Roughly 3.7 million Americans receive regular state unemployment compensation, which varies by state but averages about $387 per week. In states cutting benefits, those workers would continue receiving that compensation, just without the extra $300 from the federal government.
But more than 4 million Americans received long-term benefits fully funded by the federal government last month, according to the most recent Labor Department figures, and 6 million received Pandemic Unemployment Assistance, the benefits for gig workers and others who hadn’t been laid off or furloughed from traditional payroll jobs.
Instead of simply taking away the $300, the states canceling benefits are saying they’ll cancel them all. That means gig workers and people out of work longer than the 26 weeks typically covered by states could be left with nothing when the cuts start taking effect next month.

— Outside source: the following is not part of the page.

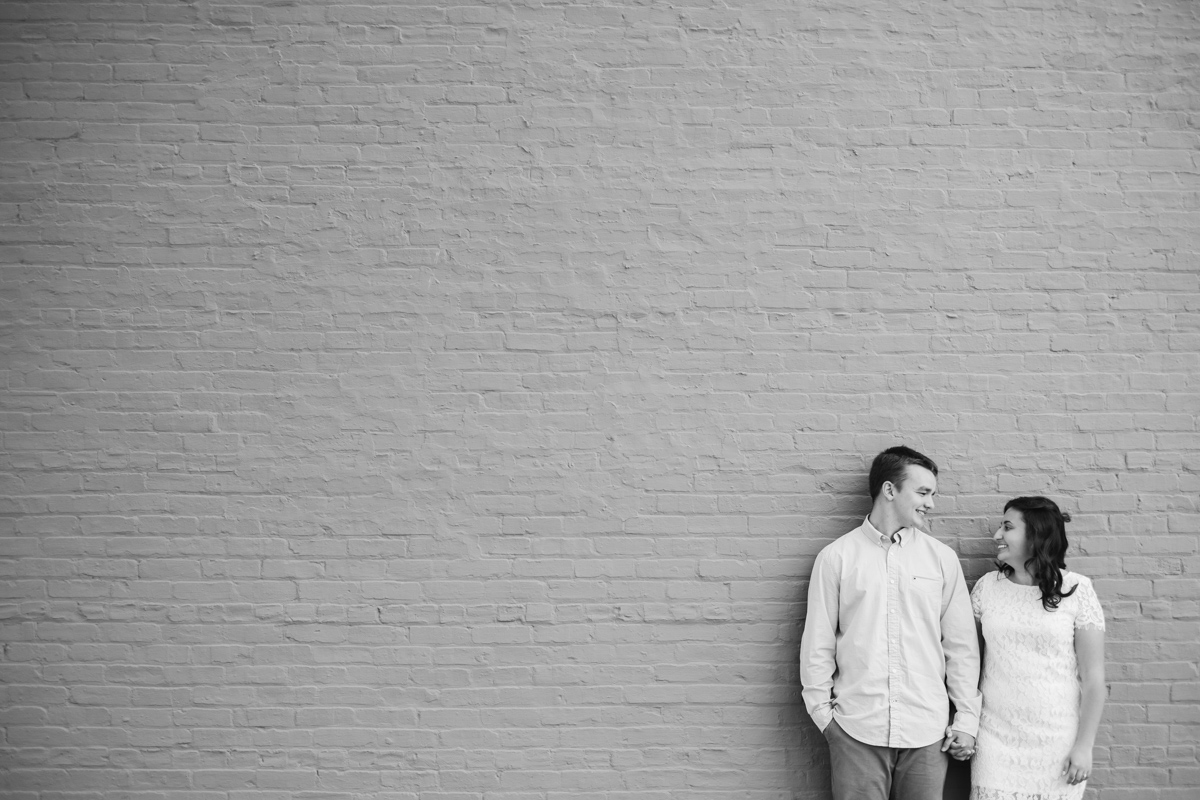 Engagement portrait of couple holding hands standing next to each other in front of painted brick wall in downtown rockton illinois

“As Republican governors continue their economic sabotage by pulling the rug out from jobless workers, it’s important to note that thousands of workers in these states are not only losing the $300 weekly boost, they are losing every single penny of their income,” Sen. Ron Wyden (D-Ore.) said in a statement Tuesday.
If they wanted, states could kill the extra $300 but let live the other benefits, since Congress created the benefits as separate programs, with states paying each one based on an agreement with the U.S. Labor Department. A gig worker would revert to a smaller benefit just like someone on regular unemployment. But so far, no state has opted to cancel only the $300 and not also the other programs.
Wyden said the Labor Department “must explore all options to keep these workers from losing their income.”
The Biden administration might be able to preserve the gig benefits, at least according to the National Employment Law Project (NELP). In a letter to the Labor Department on Tuesday, the worker advocacy group said the Coronavirus Aid, Relief and Economic Security Act of 2020 gave the government no leeway on whether to provide the benefits, since the law’s text says the labor secretary “shall” pay the benefits to people who are eligible.
The NELP letter notes that the Labor Department said so itself last year in a response letter to the department’s inspector general. “The relevant language is not discretionary,” the letter said.
Either the federal government has to make states pay the gig benefits or it has to pay the benefits itself, according to NELP.
“Without exercising one of these options, or developing their own ability to take and pay claims, DOL will not only cause significant harm to our most vulnerable, it will be in direct violation of their duty to provide PUA benefits under the CARES Act,” the worker advocacy group said Tuesday.
A spokesperson for the Labor Department did not respond to a request for comment.